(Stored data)

* * *

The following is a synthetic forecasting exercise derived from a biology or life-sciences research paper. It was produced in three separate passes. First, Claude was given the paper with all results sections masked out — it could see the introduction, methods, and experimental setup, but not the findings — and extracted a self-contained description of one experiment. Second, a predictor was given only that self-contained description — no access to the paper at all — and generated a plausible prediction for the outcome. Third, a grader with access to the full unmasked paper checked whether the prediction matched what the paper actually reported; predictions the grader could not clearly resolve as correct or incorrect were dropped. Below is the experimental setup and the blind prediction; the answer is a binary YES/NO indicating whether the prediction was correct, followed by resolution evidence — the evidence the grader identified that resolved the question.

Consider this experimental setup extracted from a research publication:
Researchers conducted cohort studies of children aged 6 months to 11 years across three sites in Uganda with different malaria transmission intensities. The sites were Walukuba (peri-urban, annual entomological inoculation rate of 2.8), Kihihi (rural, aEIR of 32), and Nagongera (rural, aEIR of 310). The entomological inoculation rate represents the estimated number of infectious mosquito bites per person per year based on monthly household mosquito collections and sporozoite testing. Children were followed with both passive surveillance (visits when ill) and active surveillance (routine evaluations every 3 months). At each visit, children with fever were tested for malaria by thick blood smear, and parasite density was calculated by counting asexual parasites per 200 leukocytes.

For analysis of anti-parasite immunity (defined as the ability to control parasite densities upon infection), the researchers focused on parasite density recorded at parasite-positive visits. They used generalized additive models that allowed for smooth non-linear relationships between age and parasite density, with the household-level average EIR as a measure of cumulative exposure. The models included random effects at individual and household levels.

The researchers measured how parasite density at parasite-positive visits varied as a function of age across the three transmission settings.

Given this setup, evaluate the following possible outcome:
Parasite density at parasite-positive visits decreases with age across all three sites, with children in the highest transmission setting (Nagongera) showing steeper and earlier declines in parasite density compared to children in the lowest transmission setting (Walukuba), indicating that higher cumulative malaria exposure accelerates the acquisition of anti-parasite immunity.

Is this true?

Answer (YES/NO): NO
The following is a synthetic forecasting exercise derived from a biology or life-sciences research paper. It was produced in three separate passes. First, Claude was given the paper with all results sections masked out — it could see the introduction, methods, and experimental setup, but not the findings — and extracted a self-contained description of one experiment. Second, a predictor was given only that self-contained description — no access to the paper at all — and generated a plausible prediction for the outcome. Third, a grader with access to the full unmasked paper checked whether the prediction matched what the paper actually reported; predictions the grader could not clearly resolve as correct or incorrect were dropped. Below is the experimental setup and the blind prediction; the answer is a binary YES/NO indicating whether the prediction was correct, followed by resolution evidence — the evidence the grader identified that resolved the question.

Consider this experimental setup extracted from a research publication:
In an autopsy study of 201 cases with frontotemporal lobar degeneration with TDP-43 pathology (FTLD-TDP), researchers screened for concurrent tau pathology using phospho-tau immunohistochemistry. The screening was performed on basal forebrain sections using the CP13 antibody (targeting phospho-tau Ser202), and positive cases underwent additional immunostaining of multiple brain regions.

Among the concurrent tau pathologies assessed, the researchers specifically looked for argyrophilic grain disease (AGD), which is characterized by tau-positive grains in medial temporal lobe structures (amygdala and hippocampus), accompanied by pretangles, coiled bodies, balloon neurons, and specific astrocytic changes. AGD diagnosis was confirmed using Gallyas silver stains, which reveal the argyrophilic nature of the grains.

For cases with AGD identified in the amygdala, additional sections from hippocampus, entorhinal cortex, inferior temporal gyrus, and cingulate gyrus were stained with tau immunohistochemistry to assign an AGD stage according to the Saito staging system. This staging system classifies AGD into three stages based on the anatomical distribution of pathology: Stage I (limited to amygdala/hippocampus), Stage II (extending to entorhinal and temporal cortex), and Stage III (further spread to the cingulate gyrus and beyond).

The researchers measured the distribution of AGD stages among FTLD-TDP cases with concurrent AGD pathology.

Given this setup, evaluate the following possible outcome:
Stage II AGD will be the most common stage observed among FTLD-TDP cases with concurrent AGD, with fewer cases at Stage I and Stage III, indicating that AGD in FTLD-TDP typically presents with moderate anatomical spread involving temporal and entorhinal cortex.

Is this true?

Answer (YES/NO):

* * *

• [EXERCISE GOAL] Each record must be reproduced exactly. Keep every one.

• [RESPONSE TO THE TASK]
The following is a synthetic forecasting exercise derived from a biology or life-sciences research paper. It was produced in three separate passes. First, Claude was given the paper with all results sections masked out — it could see the introduction, methods, and experimental setup, but not the findings — and extracted a self-contained description of one experiment. Second, a predictor was given only that self-contained description — no access to the paper at all — and generated a plausible prediction for the outcome. Third, a grader with access to the full unmasked paper checked whether the prediction matched what the paper actually reported; predictions the grader could not clearly resolve as correct or incorrect were dropped. Below is the experimental setup and the blind prediction; the answer is a binary YES/NO indicating whether the prediction was correct, followed by resolution evidence — the evidence the grader identified that resolved the question.

Consider this experimental setup extracted from a research publication:
Researchers conducted cohort studies of children aged 6 months to 11 years across three sites in Uganda with different malaria transmission intensities. The sites were Walukuba (peri-urban, annual entomological inoculation rate of 2.8), Kihihi (rural, aEIR of 32), and Nagongera (rural, aEIR of 310). The entomological inoculation rate represents the estimated number of infectious mosquito bites per person per year based on monthly household mosquito collections and sporozoite testing. Children were followed with both passive surveillance (visits when ill) and active surveillance (routine evaluations every 3 months). At each visit, children with fever were tested for malaria by thick blood smear, and parasite density was calculated by counting asexual parasites per 200 leukocytes.

For analysis of anti-parasite immunity (defined as the ability to control parasite densities upon infection), the researchers focused on parasite density recorded at parasite-positive visits. They used generalized additive models that allowed for smooth non-linear relationships between age and parasite density, with the household-level average EIR as a measure of cumulative exposure. The models included random effects at individual and household levels.

The researchers measured how parasite density at parasite-positive visits varied as a function of age across the three transmission settings.

Given this setup, evaluate the following possible outcome:
Parasite density at parasite-positive visits decreases with age across all three sites, with children in the highest transmission setting (Nagongera) showing steeper and earlier declines in parasite density compared to children in the lowest transmission setting (Walukuba), indicating that higher cumulative malaria exposure accelerates the acquisition of anti-parasite immunity.

Is this true?

Answer (YES/NO): NO
The following is a synthetic forecasting exercise derived from a biology or life-sciences research paper. It was produced in three separate passes. First, Claude was given the paper with all results sections masked out — it could see the introduction, methods, and experimental setup, but not the findings — and extracted a self-contained description of one experiment. Second, a predictor was given only that self-contained description — no access to the paper at all — and generated a plausible prediction for the outcome. Third, a grader with access to the full unmasked paper checked whether the prediction matched what the paper actually reported; predictions the grader could not clearly resolve as correct or incorrect were dropped. Below is the experimental setup and the blind prediction; the answer is a binary YES/NO indicating whether the prediction was correct, followed by resolution evidence — the evidence the grader identified that resolved the question.

Consider this experimental setup extracted from a research publication:
In an autopsy study of 201 cases with frontotemporal lobar degeneration with TDP-43 pathology (FTLD-TDP), researchers screened for concurrent tau pathology using phospho-tau immunohistochemistry. The screening was performed on basal forebrain sections using the CP13 antibody (targeting phospho-tau Ser202), and positive cases underwent additional immunostaining of multiple brain regions.

Among the concurrent tau pathologies assessed, the researchers specifically looked for argyrophilic grain disease (AGD), which is characterized by tau-positive grains in medial temporal lobe structures (amygdala and hippocampus), accompanied by pretangles, coiled bodies, balloon neurons, and specific astrocytic changes. AGD diagnosis was confirmed using Gallyas silver stains, which reveal the argyrophilic nature of the grains.

For cases with AGD identified in the amygdala, additional sections from hippocampus, entorhinal cortex, inferior temporal gyrus, and cingulate gyrus were stained with tau immunohistochemistry to assign an AGD stage according to the Saito staging system. This staging system classifies AGD into three stages based on the anatomical distribution of pathology: Stage I (limited to amygdala/hippocampus), Stage II (extending to entorhinal and temporal cortex), and Stage III (further spread to the cingulate gyrus and beyond).

The researchers measured the distribution of AGD stages among FTLD-TDP cases with concurrent AGD pathology.

Given this setup, evaluate the following possible outcome:
Stage II AGD will be the most common stage observed among FTLD-TDP cases with concurrent AGD, with fewer cases at Stage I and Stage III, indicating that AGD in FTLD-TDP typically presents with moderate anatomical spread involving temporal and entorhinal cortex.

Is this true?

Answer (YES/NO):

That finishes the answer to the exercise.